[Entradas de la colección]

◇ ◇ ◇ ◇ ◇

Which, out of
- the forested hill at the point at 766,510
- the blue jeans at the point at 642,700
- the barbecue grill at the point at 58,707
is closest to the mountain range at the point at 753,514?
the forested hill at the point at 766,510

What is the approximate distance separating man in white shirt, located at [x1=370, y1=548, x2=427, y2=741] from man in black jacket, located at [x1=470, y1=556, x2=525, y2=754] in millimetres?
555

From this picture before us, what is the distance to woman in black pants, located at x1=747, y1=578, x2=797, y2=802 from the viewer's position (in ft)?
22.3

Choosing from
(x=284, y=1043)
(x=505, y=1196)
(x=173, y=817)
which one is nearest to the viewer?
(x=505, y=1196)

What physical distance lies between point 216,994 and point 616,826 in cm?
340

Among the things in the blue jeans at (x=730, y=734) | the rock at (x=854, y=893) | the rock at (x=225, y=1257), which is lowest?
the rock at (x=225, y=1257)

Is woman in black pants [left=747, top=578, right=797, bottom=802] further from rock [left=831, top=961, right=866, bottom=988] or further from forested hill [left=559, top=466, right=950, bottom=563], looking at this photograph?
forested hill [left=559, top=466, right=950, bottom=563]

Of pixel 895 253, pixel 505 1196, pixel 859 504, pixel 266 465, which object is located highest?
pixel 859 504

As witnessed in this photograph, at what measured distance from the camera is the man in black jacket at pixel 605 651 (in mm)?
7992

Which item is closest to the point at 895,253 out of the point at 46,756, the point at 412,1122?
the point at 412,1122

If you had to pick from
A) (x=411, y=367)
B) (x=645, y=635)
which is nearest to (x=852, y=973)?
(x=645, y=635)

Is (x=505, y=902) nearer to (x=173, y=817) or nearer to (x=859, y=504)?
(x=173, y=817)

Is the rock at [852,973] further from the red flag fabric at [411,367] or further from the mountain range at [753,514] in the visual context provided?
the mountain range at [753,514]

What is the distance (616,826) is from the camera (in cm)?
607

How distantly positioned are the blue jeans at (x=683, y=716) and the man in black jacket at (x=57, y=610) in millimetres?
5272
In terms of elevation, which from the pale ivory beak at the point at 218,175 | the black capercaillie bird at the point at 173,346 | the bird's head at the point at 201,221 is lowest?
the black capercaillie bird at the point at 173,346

◇ ◇ ◇ ◇ ◇

**Objetivo del ejercicio**: Reproduce sin ningún cambio las líneas que empiezan en la que contiene "In terms of" y llegan hasta el final de las entradas, incluidas ambas.

**Respuesta**:
In terms of elevation, which from the pale ivory beak at the point at 218,175 | the black capercaillie bird at the point at 173,346 | the bird's head at the point at 201,221 is lowest?
the black capercaillie bird at the point at 173,346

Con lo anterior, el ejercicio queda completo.